== RECORDS FOR PROCESSING ==

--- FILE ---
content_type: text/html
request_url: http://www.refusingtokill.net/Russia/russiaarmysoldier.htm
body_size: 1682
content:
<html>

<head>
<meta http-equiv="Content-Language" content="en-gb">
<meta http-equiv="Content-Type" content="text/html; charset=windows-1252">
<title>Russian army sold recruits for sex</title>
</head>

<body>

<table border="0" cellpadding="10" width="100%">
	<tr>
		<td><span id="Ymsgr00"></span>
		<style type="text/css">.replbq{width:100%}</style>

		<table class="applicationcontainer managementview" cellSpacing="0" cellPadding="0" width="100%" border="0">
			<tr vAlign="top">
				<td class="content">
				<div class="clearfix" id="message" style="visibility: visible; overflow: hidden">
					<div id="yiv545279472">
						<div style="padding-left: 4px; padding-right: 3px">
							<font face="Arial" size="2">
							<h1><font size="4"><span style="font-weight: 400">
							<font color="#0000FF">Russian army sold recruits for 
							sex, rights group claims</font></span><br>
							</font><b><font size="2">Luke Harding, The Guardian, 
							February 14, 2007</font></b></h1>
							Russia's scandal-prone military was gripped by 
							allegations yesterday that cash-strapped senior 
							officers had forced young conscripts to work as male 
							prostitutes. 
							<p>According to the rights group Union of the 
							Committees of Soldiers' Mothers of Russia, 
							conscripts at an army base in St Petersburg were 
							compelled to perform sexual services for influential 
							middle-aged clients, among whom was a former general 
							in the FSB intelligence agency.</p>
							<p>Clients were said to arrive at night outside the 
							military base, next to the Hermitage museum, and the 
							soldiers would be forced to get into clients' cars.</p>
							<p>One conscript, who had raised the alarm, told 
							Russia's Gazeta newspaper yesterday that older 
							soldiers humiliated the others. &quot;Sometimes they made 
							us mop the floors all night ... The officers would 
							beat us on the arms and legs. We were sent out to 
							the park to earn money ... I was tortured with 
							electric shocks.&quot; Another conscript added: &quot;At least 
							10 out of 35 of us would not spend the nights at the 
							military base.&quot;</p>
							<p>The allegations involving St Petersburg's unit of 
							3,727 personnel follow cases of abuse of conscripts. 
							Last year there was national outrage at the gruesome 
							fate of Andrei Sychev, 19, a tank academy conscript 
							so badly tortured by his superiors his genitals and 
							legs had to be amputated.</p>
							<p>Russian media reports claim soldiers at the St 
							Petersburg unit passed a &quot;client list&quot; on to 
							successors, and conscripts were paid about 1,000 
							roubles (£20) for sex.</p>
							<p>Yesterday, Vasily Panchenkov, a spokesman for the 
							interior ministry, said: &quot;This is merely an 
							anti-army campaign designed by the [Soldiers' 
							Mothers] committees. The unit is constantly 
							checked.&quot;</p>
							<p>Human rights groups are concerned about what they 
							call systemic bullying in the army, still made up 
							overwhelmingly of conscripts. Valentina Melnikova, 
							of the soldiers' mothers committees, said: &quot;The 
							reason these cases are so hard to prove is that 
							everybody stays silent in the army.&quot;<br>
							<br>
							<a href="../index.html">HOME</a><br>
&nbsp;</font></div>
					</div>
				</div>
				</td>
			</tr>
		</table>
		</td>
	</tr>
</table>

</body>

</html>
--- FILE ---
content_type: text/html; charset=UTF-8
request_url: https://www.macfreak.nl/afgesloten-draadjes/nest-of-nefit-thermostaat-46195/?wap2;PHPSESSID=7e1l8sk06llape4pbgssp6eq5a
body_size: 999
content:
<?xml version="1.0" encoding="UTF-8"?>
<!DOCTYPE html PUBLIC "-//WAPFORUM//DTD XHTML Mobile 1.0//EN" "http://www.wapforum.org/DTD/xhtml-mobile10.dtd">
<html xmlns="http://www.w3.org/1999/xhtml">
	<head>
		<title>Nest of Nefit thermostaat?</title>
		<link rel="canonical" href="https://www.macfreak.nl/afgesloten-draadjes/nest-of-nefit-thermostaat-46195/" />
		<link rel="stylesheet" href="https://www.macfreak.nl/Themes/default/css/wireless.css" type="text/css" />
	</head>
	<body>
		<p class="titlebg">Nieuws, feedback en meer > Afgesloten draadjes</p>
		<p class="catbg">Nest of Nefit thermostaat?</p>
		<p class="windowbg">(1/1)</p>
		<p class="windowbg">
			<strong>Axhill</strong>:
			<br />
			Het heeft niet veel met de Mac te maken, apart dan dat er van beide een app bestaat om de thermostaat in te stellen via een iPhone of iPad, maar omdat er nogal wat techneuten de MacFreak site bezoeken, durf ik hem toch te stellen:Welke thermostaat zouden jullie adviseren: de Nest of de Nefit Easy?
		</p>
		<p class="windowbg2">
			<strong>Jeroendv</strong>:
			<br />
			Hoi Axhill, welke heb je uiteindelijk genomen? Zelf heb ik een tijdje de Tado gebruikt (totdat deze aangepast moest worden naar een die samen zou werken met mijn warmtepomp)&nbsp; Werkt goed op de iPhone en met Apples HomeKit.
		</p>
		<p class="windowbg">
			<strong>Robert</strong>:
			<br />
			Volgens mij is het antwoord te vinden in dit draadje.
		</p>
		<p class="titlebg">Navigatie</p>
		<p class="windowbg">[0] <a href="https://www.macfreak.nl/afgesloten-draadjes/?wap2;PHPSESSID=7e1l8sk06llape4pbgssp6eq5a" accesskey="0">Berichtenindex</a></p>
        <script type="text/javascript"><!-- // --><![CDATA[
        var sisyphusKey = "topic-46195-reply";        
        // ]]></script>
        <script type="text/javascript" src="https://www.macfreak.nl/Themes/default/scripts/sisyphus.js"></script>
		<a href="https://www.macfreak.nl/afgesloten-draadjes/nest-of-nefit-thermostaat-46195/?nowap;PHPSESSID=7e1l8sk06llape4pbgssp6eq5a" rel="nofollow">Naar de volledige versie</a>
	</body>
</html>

===

**WHAT TO DO:**
Please copy out every line of the preceding listing that carries "javascript".

**REPLY:**
        <script type="text/javascript"><!-- // --><![CDATA[
        <script type="text/javascript" src="https://www.macfreak.nl/Themes/default/scripts/sisyphus.js"></script>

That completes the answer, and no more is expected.